**What you should do:**
Reproduce every line of the material below word for word, in the same order.

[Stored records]
__________

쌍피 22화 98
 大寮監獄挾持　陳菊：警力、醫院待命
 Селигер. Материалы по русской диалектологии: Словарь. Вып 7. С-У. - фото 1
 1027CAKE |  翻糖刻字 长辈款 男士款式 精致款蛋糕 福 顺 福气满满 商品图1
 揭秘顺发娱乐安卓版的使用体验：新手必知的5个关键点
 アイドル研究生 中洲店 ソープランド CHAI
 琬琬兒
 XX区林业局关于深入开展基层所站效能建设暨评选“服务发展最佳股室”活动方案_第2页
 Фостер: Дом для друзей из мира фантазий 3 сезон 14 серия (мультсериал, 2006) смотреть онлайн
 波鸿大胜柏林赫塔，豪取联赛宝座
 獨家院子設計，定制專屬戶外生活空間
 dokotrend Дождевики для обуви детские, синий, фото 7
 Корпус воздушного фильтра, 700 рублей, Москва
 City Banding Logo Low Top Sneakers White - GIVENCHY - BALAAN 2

__________

**Solved exercise:**
쌍피 22화 98
 大寮監獄挾持　陳菊：警力、醫院待命
 Селигер. Материалы по русской диалектологии: Словарь. Вып 7. С-У. - фото 1
 1027CAKE |  翻糖刻字 长辈款 男士款式 精致款蛋糕 福 顺 福气满满 商品图1
 揭秘顺发娱乐安卓版的使用体验：新手必知的5个关键点
 アイドル研究生 中洲店 ソープランド CHAI
 琬琬兒
 XX区林业局关于深入开展基层所站效能建设暨评选“服务发展最佳股室”活动方案_第2页
 Фостер: Дом для друзей из мира фантазий 3 сезон 14 серия (мультсериал, 2006) смотреть онлайн
 波鸿大胜柏林赫塔，豪取联赛宝座
 獨家院子設計，定制專屬戶外生活空間
 dokotrend Дождевики для обуви детские, синий, фото 7
 Корпус воздушного фильтра, 700 рублей, Москва
 City Banding Logo Low Top Sneakers White - GIVENCHY - BALAAN 2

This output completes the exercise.